What to read
I often meet people who want to get involved in computational linguistics, text mining, natural language processing, etc, and I find myself sending lots of emails with pointers to different things to read to get started. So I decided to put all of the things on one webpage. Sorry if I left out your favorite thing, feel free to post it in the comments.
Natural Language Processing
Jurafsky and Martin is the standard textbook for NLP, and I use it in my class. As far as I know there is no real competitor as a general introduction to the subject. It does a pretty good job surveying the linguistics that NLP researchers need to know (real linguists may disagree), and covers the rudiments of the machine learning you will need to do NLP research.
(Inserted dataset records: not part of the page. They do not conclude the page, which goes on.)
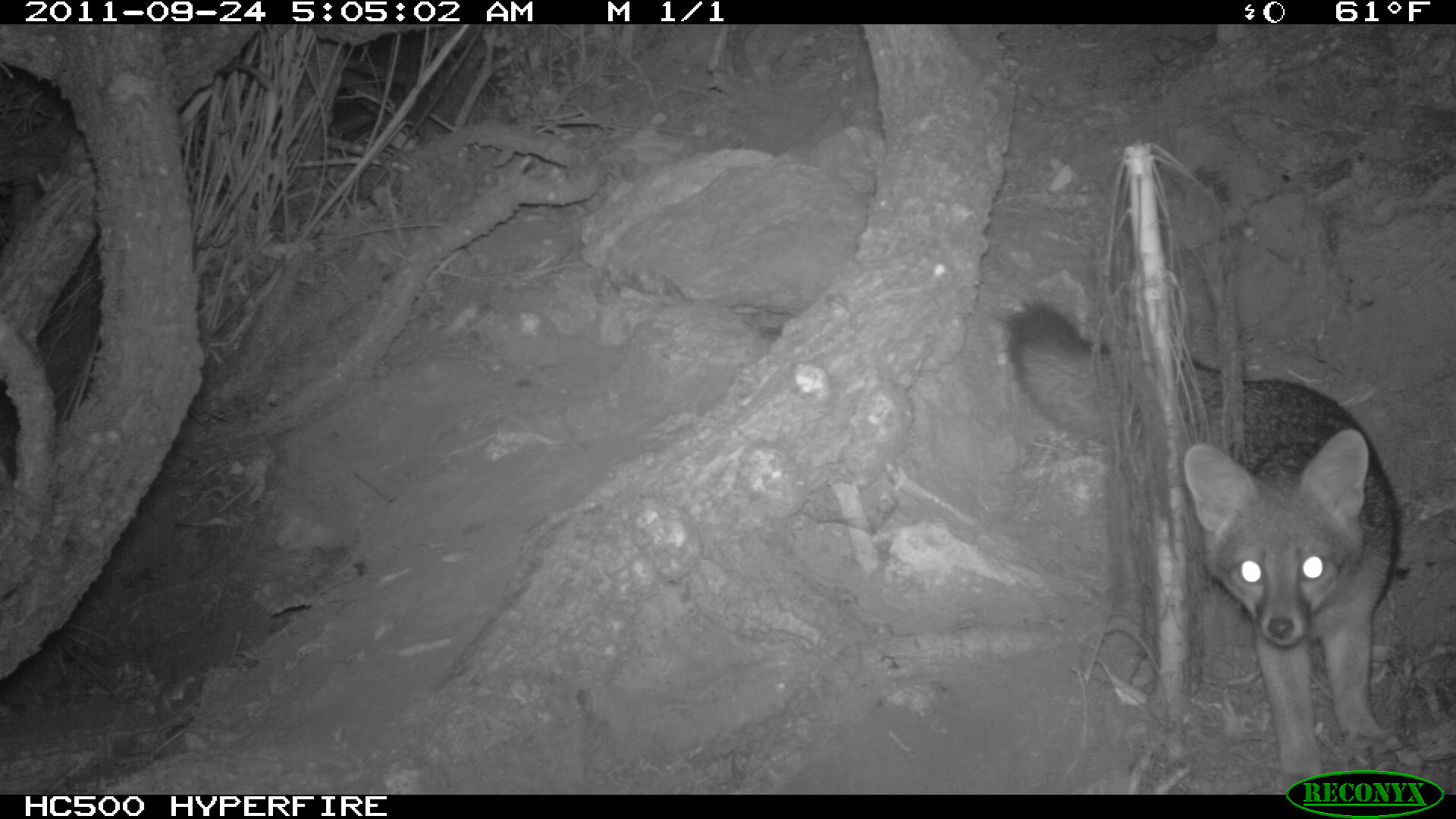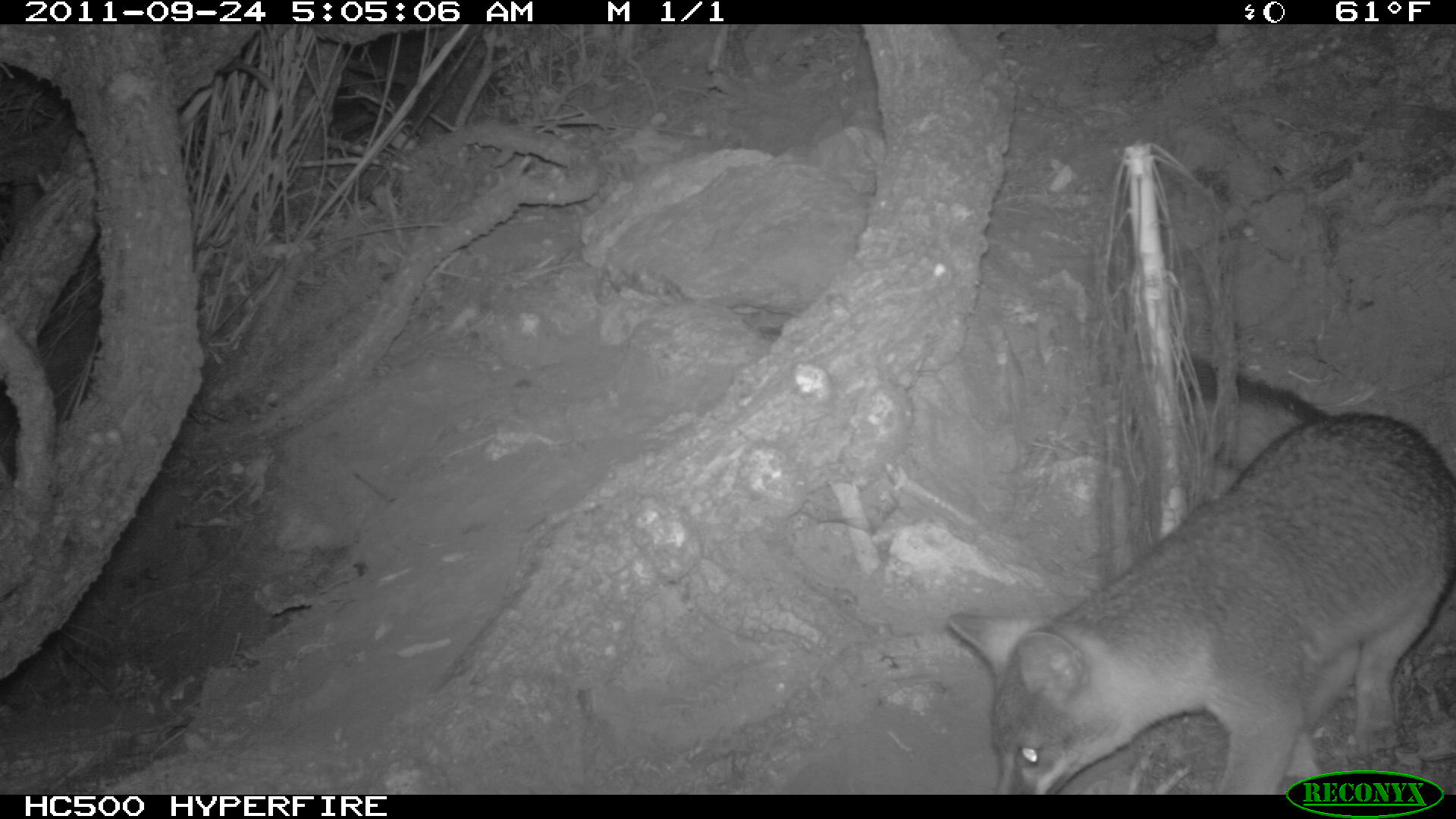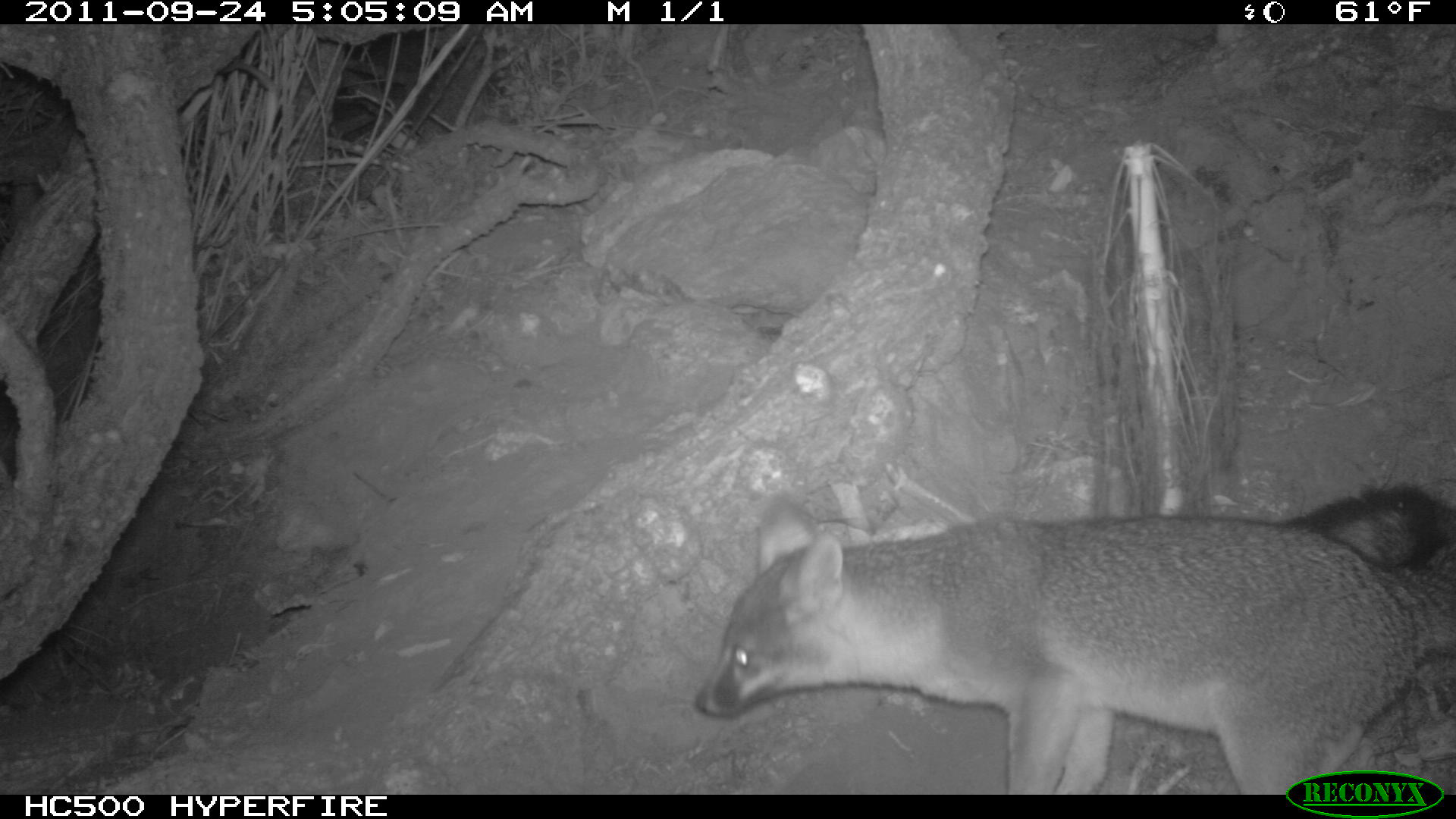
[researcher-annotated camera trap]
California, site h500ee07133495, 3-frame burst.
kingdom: Animalia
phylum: Chordata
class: Mammalia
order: Carnivora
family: Canidae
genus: Urocyon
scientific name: Urocyon littoralis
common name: island fox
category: fox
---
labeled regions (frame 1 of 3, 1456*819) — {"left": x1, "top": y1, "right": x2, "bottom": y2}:
fox: {"left": 1006, "top": 308, "right": 1398, "bottom": 794}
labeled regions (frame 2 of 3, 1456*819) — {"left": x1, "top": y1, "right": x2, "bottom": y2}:
fox: {"left": 947, "top": 359, "right": 1455, "bottom": 795}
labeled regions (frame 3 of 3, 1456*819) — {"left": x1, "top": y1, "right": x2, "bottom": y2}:
fox: {"left": 695, "top": 485, "right": 1455, "bottom": 794}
Linguistic Structure Prediction by Noah Smith is a good, rigorous text for machine learning approaches to analyzing linguistic structures like parse trees. It’s not quite broad enough to use in a general NLP class. It’s much more technical than the J&M book, but the appendices make it fairly self-contained, meaning you can read it without a lot of additional background if you are diligent. At a lot of universities it is possible to get a free PDF.
Natural Language Processing with Python covers the Python NLTK library. It’s quite accessible and will get you up and running with NLP applications quickly. It doesn’t cover the machine learning side in any depth, and wouldn’t really suffice to train an NLP researcher.
I haven’t watched the lectures from Stanford’s coursera offering, but the syllabus looks good and the lecturers are great.
Linguistic Fundamentals for Natural Language Processing by Emily Bender is an accessible and readable introduction to linguistics for people working on language tech.
Machine Learning and Statistics
Machine Learning: a Probabilistic Perspective is my new favorite. It covers a very large proportion of the machine learning that we use in statistical NLP, and is very current and clear.
Elements of Statistical Learning takes more of a stats perspective. It’s quite good. The PDF is free.
Statistics in a nutshell covers more basic elements of statistics that you might like to refresh before diving into machine learning (recommended by Rick Rutledge).
The Analysis of Data: Probability is an overview of probability theory, emphasizing elements that are crucial for machine learning and text analysis. An HTML version is free.
Bayesian Reasoning and Machine Learning covers Bayesian methods and graphical models (recommended by Yangfeng Ji).
Pattern Recognition and Machine Learning is a broad introduction to machine learning, with a nice emphasis on graphical models.
Info Theory, Inference, and Learning Algorithms is getting a little old (published 2003), but it offers a really interesting take on the relationships between machine learning and fields like information theory, statistical physics, and cryptography. It probably shouldn’t be your first ML text, but some readers will find it uniquely enjoyable (I did).
Surveys and tutorials
Here is a nice survey of variational Bayesian inference, covering the fiddly details of continuous random variables.
There’s a Coursera offering from one of the top researchers in the field.
Rob Zinkov overviews several machine learning textbooks.
More specific machine learning subjects
Meta-optimize is a question-answer community for machine learning. If you are having trouble getting a published algorithm to work, chances are good that someone there knows the answer.
I work at the intersection of computational methods and sociolinguistics. Some of my favorite sociolinguistic things:
Principles of Language Change, Volume 2 by William Labov. This is describes a long-running and comprehensive research program into the social factors that drive language change. If you’re a computer scientist, it’s great for understanding more about social science research methodology; the stories are also fascinating.
American English describes the major dialects in the US, and perhaps more importantly, gives a good introduction for how to think about dialect.
Style and Sociolinguistic Variation is an edited volume containing many of the leading theoretical ideas on individual stylistic choices in language (circa 2002).
Trudgill’s Sociolinguistic Typology focuses on the social factors driving long-term language variation and change. I found it very thought-provoking.
Finally, this lecture by William Labov requires no linguistic background, and is both fascinating and touching. Recommended listening material for any road trip.
Getting Twitter data
I get asked about how to get data from Twitter. There is a free e-book on this topic.
If you’re working on language, you should read Language Log. The breakfast experiments are my favorite part.
Mark Dredze and Hannah Wallach wrote a nice guide about how to be a phd student. If you are one, are considering becoming one, or if you have a grad student in your life, then you should read it.